● **Exercise data**

·····

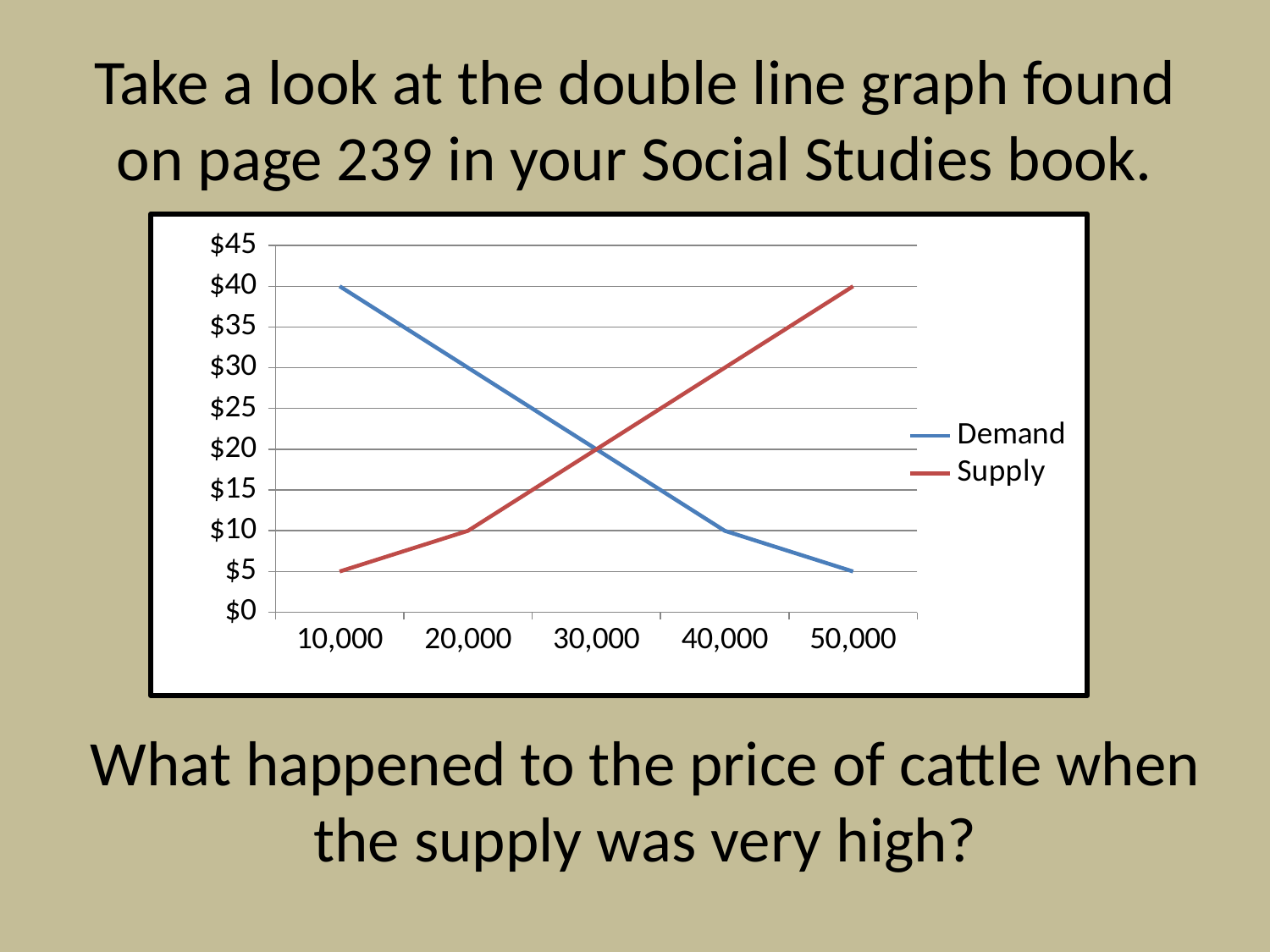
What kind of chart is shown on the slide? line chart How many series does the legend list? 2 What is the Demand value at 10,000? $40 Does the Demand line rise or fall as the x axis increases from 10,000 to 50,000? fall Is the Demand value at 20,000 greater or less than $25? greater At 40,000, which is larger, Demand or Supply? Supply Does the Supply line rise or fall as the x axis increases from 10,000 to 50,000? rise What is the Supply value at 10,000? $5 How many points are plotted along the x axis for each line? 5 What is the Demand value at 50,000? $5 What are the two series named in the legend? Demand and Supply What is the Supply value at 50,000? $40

·····

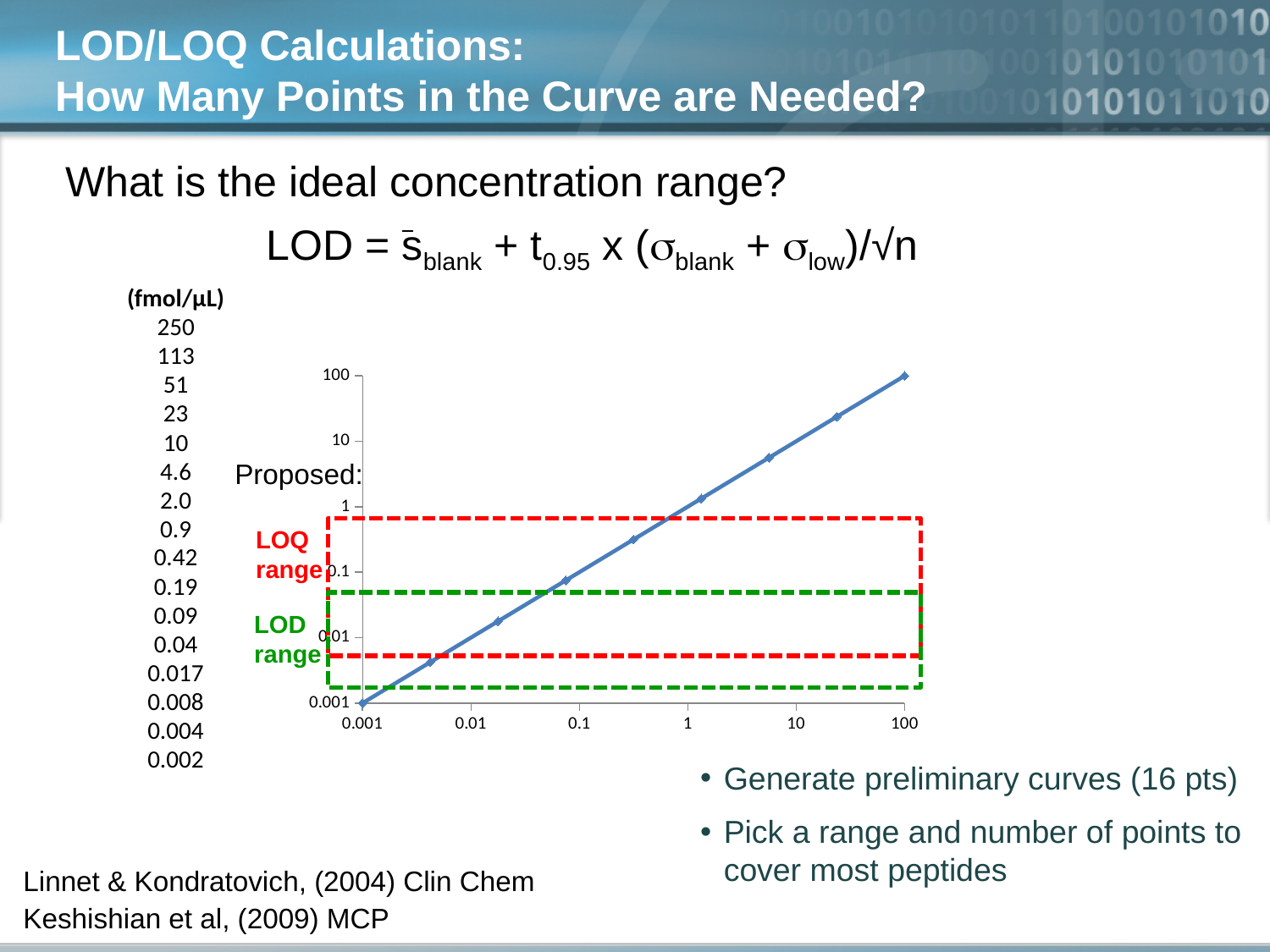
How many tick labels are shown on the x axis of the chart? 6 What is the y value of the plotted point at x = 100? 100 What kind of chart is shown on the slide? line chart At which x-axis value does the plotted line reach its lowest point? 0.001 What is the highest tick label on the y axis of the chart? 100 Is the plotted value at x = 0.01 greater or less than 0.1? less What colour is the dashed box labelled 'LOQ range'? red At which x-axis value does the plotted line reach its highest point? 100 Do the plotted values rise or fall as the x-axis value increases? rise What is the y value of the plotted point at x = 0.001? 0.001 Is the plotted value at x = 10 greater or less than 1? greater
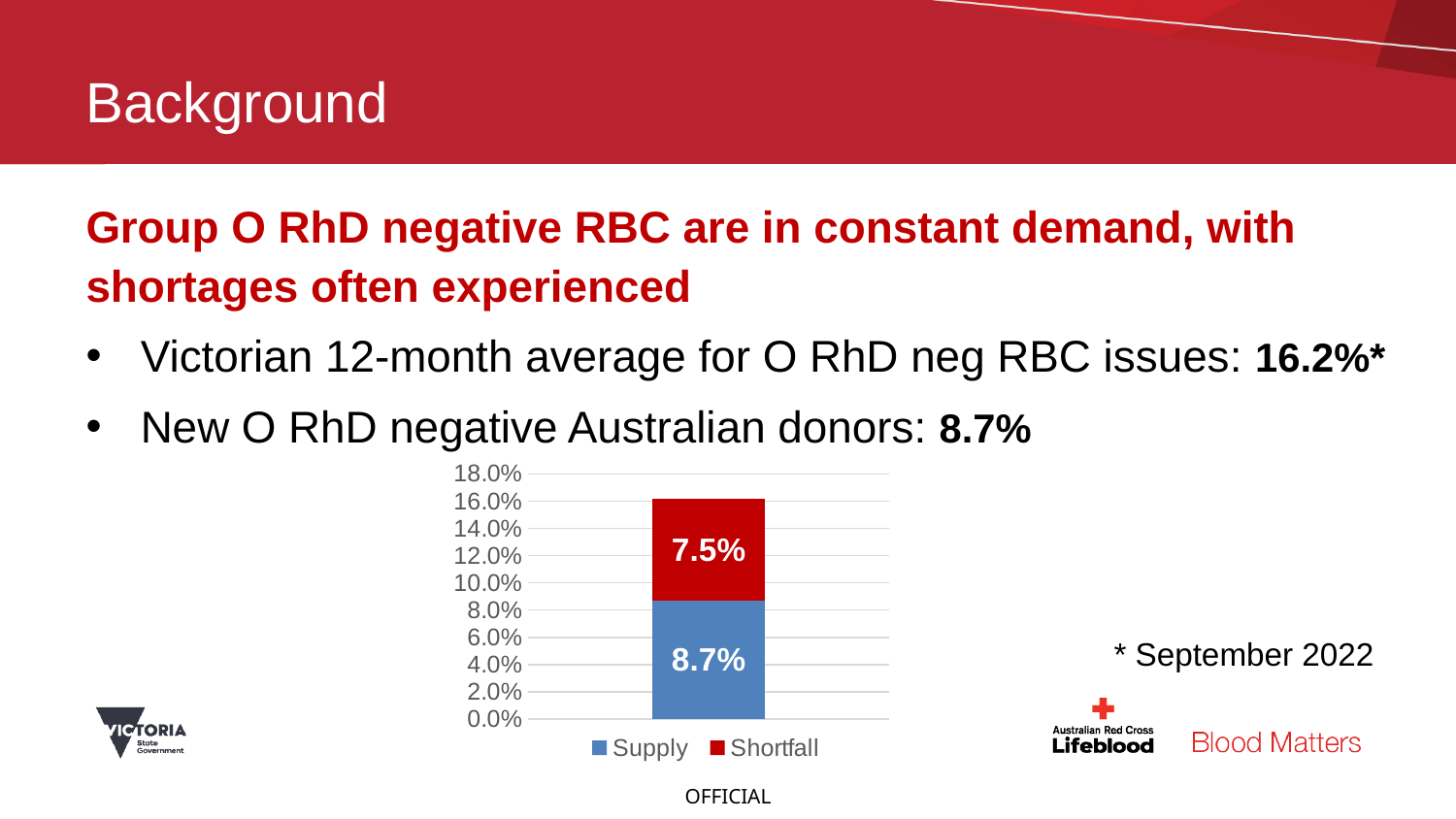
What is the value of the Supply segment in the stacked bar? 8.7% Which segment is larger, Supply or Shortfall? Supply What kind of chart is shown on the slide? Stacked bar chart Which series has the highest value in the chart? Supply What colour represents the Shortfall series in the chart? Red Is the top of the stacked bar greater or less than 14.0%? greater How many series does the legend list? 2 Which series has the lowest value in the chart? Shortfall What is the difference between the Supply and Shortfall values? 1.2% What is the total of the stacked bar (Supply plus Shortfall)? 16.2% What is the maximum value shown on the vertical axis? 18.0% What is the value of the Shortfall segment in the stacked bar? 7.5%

·····

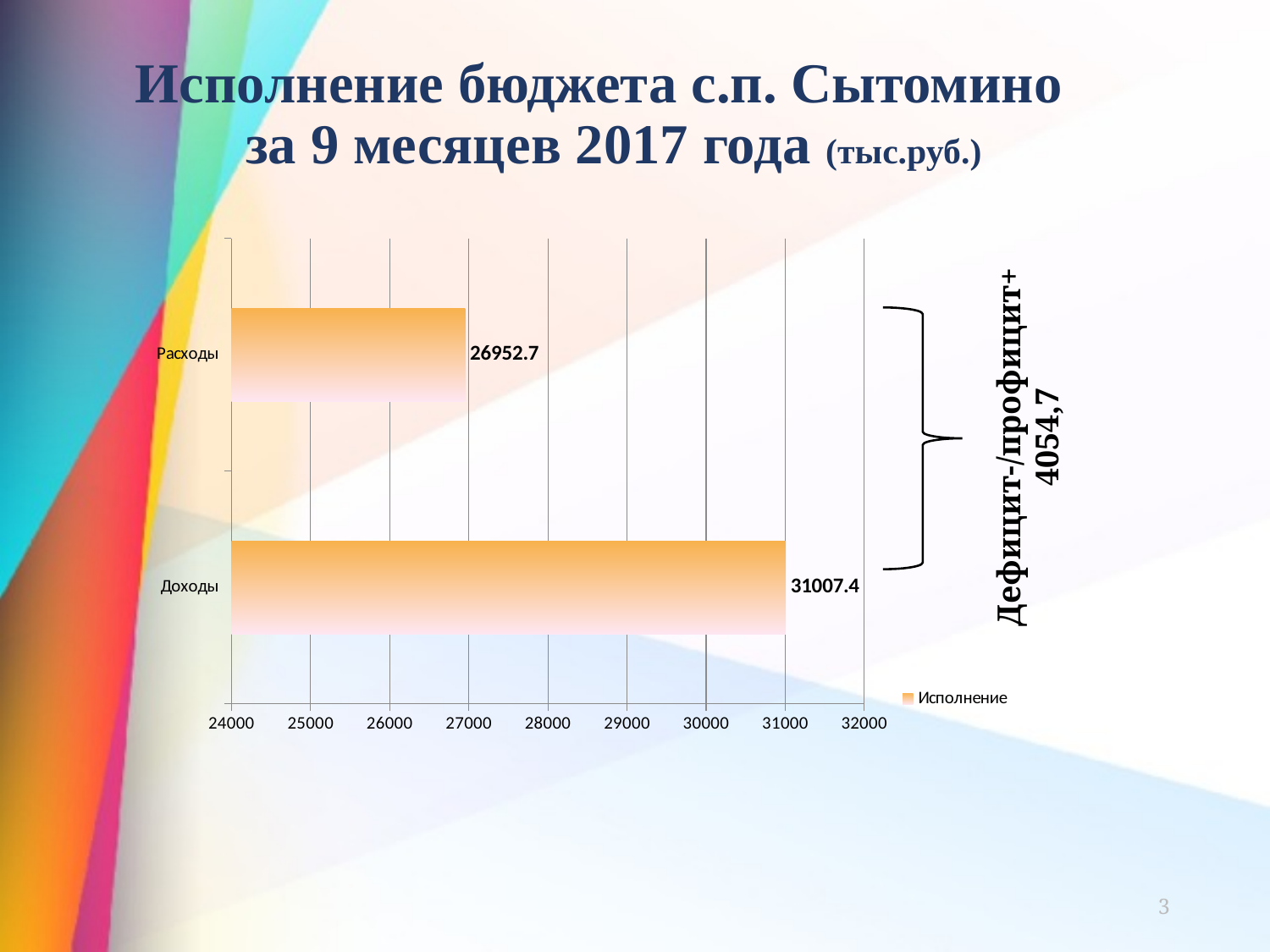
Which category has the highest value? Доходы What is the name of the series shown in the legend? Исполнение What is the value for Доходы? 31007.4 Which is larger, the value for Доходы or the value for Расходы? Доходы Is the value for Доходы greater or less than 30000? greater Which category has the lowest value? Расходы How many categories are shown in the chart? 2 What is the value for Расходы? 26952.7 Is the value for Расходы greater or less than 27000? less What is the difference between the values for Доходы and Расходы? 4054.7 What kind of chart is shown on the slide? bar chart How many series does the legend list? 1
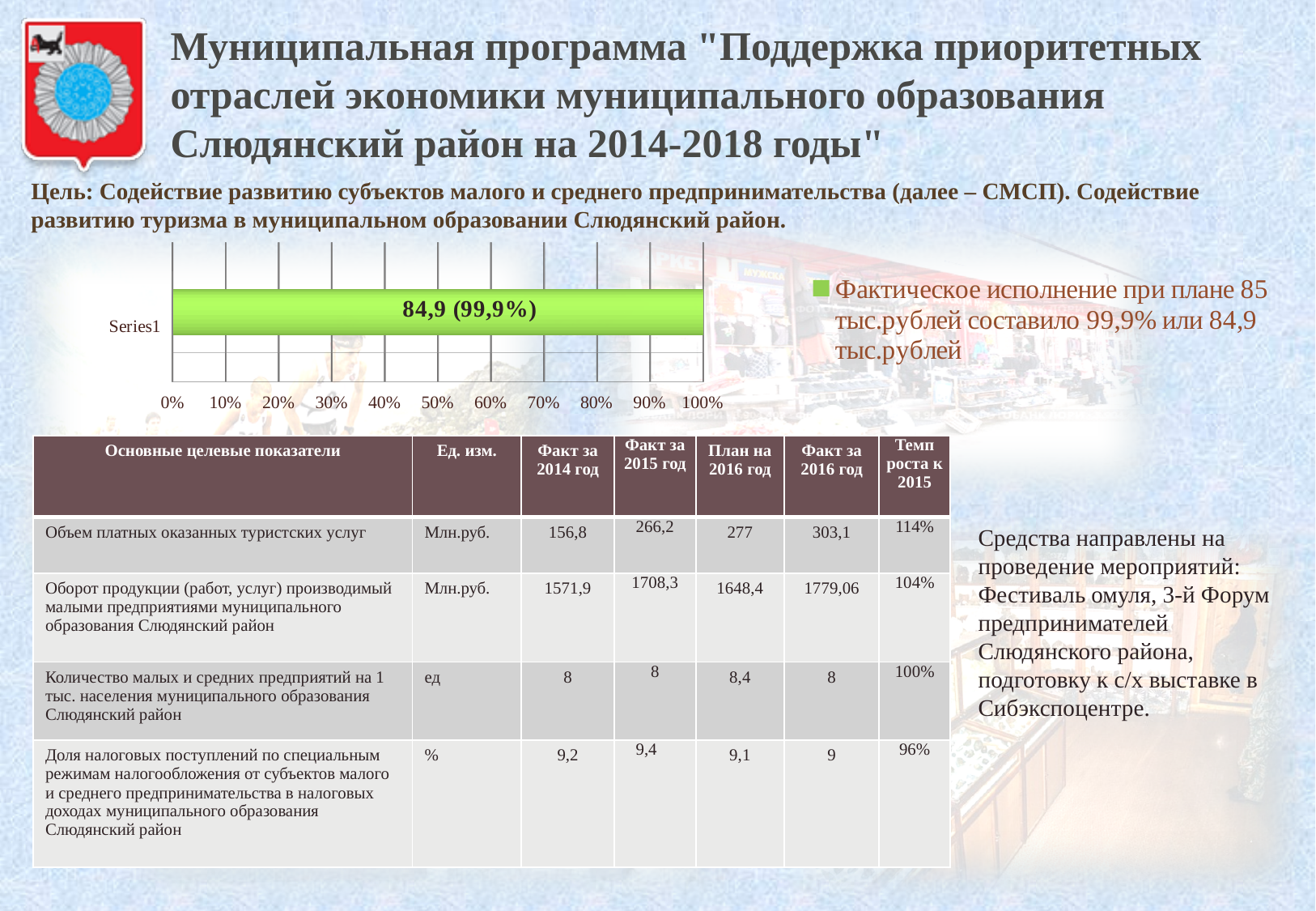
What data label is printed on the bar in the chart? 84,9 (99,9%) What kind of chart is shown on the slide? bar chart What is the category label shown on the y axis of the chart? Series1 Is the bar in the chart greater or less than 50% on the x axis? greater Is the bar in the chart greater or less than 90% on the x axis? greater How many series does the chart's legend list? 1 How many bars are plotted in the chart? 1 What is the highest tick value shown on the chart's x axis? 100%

·····

● **Exercise requirements**
Turn the stretch from the line containing "Which category has the highest" through the line containing "What data label" into a Markdown table with the columns Row and Text, numbering each line and skipping blank ones. Leave the pictures out.

● **Result**
| Row | Text |
|---|---|
| 1 | Which category has the highest value? Доходы What is the name of the series shown in the legend? Исполнение What is the value for Доходы? 31007.4 Which is larger, the value for Доходы or the value for Расходы? Доходы Is the value for Доходы greater or less than 30000? greater Which category has the lowest value? Расходы How many categories are shown in the chart? 2 What is the value for Расходы? 26952.7 Is the value for Расходы greater or less than 27000? less What is the difference between the values for Доходы and Расходы? 4054.7 What kind of chart is shown on the slide? bar chart How many series does the legend list? 1 |
| 2 | What data label is printed on the bar in the chart? 84,9 (99,9%) What kind of chart is shown on the slide? bar chart What is the category label shown on the y axis of the chart? Series1 Is the bar in the chart greater or less than 50% on the x axis? greater Is the bar in the chart greater or less than 90% on the x axis? greater How many series does the chart's legend list? 1 How many bars are plotted in the chart? 1 What is the highest tick value shown on the chart's x axis? 100% |